Monday, April 19, 2010

Trust In Me.

"If you live to be a hundred, I want to live to be a hundred minus one day, so I never have to live without you."
- Winnie the Pooh

Quickly approaching is the opportunity of a lifetime. I am estatic to have the chance to create my own fairytale in a world of magic, but seven months away from home seems rough.

The day I received my acceptance email to the Disney College Program my friend posted this on her facebook: "Dani is leaving me for a man in a mouse suit that practicly owns America...... UGH :(" I will miss my friends so much, yet they understand that this is the chance of a lifetime and support me 100%. The friends that truly know me understand that I am doing this for myself, my family and my future. I do know a few people who think I am doing this for the wrong reasons and I wish I could get through to them and make them understand that they couldn't be more wrong. So this blog is the reasons why I am excited for the next month to fly by.

When I was 4 years old I took my first trip to Disney. My grandmother and mother thought that it would be a dream come true for me, and they were right. At 4 years old I was pushed around magic kingdom in a stroller by my amazing grandmother and my mother who to this day is my best friend. They were so happy to see the smile on my face when I met Mickey & Minnie.

At 13 I took my second trip to Disney with my mother and my 5 year old sister. We went to all of the parks and waited in line for hours to go on all the rides.

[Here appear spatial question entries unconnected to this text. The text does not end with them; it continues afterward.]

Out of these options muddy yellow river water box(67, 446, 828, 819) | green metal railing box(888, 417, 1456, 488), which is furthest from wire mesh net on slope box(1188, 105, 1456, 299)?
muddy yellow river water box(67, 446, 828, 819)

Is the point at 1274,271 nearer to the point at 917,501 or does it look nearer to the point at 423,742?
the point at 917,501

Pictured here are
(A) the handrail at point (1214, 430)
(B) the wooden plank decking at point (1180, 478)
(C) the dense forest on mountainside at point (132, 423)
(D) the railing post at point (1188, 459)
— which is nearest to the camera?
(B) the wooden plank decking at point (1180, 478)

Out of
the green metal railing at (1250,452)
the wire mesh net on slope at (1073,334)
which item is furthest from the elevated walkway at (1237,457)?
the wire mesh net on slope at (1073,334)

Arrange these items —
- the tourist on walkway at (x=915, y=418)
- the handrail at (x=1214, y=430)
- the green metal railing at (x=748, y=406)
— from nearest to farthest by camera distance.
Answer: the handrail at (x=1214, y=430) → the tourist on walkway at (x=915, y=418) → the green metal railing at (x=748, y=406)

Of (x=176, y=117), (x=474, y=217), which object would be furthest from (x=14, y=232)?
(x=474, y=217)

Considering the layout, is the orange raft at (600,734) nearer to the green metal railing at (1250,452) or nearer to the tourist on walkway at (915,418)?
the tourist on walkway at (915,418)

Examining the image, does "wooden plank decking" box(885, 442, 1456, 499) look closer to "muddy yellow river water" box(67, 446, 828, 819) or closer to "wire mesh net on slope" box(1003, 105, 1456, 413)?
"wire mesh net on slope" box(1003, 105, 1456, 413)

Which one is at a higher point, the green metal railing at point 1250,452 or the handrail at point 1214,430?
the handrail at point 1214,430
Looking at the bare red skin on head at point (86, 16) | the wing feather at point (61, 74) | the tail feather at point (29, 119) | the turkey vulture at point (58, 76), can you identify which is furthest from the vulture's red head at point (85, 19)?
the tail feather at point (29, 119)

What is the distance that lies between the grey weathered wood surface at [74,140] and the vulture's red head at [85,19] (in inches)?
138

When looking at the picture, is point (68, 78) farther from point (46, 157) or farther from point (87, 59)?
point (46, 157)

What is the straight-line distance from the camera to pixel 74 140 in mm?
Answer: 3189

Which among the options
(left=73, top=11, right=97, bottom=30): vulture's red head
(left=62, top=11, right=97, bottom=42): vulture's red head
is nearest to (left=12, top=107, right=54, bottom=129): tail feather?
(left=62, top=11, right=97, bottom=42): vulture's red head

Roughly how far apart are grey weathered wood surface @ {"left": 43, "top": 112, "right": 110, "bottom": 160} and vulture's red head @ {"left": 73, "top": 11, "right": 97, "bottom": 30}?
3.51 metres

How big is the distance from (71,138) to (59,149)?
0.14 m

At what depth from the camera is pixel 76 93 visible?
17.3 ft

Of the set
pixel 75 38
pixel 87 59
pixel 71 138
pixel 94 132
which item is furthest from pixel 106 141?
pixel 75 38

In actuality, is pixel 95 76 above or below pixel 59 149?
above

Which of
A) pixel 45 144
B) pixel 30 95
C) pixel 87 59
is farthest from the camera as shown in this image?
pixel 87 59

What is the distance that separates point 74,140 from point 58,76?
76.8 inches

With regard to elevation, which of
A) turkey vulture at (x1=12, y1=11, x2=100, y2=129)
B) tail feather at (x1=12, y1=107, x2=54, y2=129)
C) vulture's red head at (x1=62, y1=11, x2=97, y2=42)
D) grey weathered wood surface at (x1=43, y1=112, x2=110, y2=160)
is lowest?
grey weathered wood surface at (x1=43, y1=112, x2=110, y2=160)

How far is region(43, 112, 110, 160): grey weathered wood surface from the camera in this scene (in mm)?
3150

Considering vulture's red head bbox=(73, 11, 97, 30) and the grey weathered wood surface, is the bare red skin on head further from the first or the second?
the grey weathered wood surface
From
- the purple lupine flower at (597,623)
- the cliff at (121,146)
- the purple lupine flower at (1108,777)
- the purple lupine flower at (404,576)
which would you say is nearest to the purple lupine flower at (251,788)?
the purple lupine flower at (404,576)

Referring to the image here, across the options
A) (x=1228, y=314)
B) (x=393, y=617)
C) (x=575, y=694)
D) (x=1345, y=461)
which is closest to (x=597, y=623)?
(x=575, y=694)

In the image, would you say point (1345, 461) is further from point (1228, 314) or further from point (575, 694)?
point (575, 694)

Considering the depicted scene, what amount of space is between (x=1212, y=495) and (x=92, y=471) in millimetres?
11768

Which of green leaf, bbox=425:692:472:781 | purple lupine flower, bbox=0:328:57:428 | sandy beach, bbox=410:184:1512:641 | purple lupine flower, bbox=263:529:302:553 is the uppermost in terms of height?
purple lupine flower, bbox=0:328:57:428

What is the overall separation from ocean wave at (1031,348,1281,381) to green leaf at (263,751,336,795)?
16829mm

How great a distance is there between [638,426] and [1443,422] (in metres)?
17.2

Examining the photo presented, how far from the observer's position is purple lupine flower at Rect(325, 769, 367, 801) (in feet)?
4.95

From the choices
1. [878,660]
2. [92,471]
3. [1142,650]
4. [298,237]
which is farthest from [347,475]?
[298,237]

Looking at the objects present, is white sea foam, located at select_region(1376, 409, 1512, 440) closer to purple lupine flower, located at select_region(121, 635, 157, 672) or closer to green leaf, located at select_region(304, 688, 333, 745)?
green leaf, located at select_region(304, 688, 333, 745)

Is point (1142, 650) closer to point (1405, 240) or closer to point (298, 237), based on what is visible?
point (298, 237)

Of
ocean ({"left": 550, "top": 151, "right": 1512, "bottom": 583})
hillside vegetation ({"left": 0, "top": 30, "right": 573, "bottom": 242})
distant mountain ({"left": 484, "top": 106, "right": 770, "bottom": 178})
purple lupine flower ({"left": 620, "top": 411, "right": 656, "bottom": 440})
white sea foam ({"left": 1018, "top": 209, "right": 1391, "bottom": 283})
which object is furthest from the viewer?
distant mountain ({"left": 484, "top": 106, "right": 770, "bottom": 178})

My mother had so much patience taking us around the parks and doing everything that we wanted to do. I took my little sister on Dumbo and told her that was the first ride grandma ever took me on. We rode in the same color as my grandma and I had done years earlier. I was self absorbed and thought I was the one making my little sisters dreams come true. On our last day we went to Magic Kingdom. We had not seen Cinderella and she was both mine and my sisters favorite princess. When we got to the point where we could take pictures with her they had told us that she was going to be on a break and would be back soon. Heartbroken we began to walk away. Then my mom turned around and gasped. She told me and my sister to turn around, and there was Cinderella. She told us that she couldn't take a break without seeing a few princesses first. My sister and I were speechless. She asked us what kingdom we were from and so many other questions. This memory is one that I have carried with me my whole life.

Two months ago I was looking at the picture of Cinderella, my sister and myself. I realized that while my mother and grandmother are both amazing people they were not the ones who made my dreams come true. I would not have enjoyed Disney as much if you took away the person who helped us on to the Dumbo ride, or the person who rented my mother the stroller or even Cinderella. What would Disney be if you took away each person who worked in the parks? What would Disney be if there was no one to compliment the little princesses that came to visit? The cast members of Disney don't always have the most elaborate role, but it is the small things that make a child's dream come true. I hope that while I am down at Disney I can make a little prince or princesses dream come true like they did for me, and that is why I look forward to Disney 2010.